▸ Requirements
Format the stretch of the records from the line containing "How far from" through the end of the records as a JSON list of strings, one string per line, omitting blank lines.
— START OF Available records —
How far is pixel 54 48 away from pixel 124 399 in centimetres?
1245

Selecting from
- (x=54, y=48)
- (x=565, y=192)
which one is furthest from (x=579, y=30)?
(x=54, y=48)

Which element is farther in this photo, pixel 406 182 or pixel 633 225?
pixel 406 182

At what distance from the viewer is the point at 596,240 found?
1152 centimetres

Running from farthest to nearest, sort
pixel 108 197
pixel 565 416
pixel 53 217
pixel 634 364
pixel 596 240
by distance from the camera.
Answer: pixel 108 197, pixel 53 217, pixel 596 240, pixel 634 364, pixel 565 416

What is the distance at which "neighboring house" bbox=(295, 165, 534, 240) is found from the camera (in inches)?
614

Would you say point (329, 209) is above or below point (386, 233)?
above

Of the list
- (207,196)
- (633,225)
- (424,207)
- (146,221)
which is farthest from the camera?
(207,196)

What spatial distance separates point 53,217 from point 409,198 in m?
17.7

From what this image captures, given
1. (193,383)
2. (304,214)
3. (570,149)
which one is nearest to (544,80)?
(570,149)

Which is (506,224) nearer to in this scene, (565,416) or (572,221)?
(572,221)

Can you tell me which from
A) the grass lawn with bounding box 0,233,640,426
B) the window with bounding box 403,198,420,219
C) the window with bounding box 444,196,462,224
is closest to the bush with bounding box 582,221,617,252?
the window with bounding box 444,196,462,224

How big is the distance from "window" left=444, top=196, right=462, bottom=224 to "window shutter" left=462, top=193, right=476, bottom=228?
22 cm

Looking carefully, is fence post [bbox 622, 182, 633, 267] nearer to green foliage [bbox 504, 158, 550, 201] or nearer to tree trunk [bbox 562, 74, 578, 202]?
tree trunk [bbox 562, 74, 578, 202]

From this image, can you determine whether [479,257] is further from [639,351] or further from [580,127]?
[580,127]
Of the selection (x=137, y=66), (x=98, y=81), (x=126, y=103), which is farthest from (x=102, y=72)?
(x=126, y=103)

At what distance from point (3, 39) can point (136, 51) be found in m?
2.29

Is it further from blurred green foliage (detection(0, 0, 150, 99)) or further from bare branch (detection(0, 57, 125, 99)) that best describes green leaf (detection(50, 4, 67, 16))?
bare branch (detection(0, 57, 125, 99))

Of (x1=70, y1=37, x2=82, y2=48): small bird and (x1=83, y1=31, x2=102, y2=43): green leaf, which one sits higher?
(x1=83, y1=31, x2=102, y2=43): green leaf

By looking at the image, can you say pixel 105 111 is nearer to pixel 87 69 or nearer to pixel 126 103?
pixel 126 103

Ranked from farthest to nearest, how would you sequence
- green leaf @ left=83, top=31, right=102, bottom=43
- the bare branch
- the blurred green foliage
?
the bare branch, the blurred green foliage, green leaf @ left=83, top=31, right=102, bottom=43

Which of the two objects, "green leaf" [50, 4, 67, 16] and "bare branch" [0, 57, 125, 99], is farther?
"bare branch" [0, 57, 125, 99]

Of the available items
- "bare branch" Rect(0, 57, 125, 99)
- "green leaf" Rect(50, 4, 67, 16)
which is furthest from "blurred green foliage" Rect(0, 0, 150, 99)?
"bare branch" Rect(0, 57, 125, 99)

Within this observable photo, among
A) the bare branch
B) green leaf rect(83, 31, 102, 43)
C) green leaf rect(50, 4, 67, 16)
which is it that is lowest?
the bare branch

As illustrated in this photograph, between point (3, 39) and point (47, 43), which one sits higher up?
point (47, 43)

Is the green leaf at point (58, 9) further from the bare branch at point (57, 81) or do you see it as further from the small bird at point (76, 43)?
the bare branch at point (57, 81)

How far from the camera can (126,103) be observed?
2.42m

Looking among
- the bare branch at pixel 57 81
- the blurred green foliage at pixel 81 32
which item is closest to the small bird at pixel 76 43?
— END OF Available records —
▸ Response for this exercise
[
  "How far from the camera can (126,103) be observed?",
  "2.42m",
  "Looking among",
  "- the bare branch at pixel 57 81",
  "- the blurred green foliage at pixel 81 32",
  "which item is closest to the small bird at pixel 76 43?"
]